The United States runs a $486 billion goods trade deficit with China.
Washington will also pursue alleged breaches of intellectual property law by China through the World Trade Organisation, a body that has repeatedly drawn the ire of the administration but which could provide a resolution that avoids a trade war.
Global stocks had sold off on Thursday (local time) on the expectation of tough action from Mr Trump, with US markets down as much as 2 per cent, but recovered somewhat after the announcement.
Following Mr Trump’s announcement, the US Trade Representative’s office will present a list of products that could be targeted, primarily from the high-tech sector.
There will then be a 60-day consultation period before definitive action will be put into force.
White House officials told a briefing ahead of the trade announcement that the administration was eyeing tariffs on $64 billion in Chinese goods.

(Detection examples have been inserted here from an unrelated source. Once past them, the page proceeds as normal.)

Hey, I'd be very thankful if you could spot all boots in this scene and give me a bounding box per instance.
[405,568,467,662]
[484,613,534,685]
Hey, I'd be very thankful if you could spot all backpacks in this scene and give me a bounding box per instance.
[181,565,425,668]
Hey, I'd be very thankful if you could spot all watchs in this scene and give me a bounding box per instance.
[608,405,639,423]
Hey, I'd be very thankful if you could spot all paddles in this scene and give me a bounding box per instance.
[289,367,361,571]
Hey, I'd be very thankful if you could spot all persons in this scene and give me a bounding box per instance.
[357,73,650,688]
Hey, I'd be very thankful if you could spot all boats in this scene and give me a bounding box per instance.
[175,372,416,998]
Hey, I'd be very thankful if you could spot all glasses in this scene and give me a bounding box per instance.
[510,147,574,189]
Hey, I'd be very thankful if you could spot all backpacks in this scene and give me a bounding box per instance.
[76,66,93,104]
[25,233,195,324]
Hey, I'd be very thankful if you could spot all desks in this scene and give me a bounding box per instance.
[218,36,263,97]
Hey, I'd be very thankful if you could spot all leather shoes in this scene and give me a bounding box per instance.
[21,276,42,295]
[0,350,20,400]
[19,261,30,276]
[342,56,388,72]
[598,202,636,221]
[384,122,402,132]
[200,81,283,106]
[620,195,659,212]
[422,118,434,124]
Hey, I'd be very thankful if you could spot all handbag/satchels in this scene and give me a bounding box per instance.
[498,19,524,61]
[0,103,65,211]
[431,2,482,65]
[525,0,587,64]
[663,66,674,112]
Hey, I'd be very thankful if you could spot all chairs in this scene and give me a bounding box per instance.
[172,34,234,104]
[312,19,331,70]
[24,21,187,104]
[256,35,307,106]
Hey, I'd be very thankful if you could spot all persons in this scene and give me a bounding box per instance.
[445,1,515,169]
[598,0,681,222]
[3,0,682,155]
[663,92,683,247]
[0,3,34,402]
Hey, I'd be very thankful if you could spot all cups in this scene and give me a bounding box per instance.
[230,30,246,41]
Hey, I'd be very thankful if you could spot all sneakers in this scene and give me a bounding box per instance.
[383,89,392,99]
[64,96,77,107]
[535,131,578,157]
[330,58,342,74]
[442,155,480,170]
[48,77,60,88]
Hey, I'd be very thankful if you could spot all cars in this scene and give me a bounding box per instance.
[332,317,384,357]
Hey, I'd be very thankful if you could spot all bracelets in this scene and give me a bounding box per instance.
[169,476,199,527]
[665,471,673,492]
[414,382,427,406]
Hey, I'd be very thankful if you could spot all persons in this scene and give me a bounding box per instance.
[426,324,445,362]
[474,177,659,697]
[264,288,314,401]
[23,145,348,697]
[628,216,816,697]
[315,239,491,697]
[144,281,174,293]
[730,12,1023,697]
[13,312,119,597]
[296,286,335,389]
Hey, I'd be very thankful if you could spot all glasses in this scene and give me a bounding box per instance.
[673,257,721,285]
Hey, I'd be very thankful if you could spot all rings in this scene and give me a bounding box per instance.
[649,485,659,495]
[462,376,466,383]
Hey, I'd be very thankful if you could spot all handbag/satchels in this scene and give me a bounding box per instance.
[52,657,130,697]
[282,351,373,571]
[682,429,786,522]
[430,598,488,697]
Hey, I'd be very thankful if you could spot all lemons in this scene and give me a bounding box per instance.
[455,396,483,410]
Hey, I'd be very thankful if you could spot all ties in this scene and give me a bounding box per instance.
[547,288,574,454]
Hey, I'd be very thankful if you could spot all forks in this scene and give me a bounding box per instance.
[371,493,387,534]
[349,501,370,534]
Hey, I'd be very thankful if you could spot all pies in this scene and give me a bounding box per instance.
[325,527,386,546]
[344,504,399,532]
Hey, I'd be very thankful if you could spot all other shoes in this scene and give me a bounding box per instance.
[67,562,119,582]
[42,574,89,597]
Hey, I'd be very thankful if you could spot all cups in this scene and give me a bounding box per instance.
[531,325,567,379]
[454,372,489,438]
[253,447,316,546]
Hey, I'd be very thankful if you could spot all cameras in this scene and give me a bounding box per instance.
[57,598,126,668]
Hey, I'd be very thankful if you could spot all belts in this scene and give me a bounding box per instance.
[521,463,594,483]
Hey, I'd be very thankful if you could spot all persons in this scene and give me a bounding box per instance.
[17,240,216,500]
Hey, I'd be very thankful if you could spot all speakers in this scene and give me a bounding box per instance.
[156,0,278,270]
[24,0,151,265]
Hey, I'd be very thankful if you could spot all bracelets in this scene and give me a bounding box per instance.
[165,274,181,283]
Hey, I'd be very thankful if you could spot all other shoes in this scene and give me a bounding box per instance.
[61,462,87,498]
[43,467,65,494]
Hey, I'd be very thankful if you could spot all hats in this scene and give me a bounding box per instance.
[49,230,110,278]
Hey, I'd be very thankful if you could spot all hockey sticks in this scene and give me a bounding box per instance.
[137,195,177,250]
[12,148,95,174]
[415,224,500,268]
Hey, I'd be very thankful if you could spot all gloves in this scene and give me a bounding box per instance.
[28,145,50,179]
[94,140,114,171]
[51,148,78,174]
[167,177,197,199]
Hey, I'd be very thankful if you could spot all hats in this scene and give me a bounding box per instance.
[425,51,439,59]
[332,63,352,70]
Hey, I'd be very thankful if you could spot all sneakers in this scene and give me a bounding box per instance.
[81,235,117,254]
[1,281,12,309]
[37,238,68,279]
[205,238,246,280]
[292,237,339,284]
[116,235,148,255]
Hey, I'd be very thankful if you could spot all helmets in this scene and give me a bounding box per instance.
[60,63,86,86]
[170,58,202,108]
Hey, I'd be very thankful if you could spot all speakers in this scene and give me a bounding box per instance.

They said the figure was based on a calculation of the impact on the profits of US companies that had been forced to hand over their intellectual property as the price of doing business in China.
There was no explanation of the difference between the numbers provided by White House officials in the briefing and Mr Trump’s $77 billion.
“Many of these areas are those where China has sought to acquire advantage through the unfair acquisition and forced technology transfer from US companies … establishing its own competitive advantage in an unfair manner,” Everett Eissenstat, deputy director of the National Economic Council, told reporters.
In addition, Mr Trump will also direct the US Treasury to propose measures that could restrict Chinese investments in the United States, Mr Eissenstat said.
The tariffs and investment restrictions will be imposed under the US Trade Representative’s “Section 301” investigation into alleged misappropriation of US intellectual property by China.
Mr Eissenstat said the investigation clearly demonstrates unfair practices by China, which forces US investors to turn over key technologies to Chinese firms.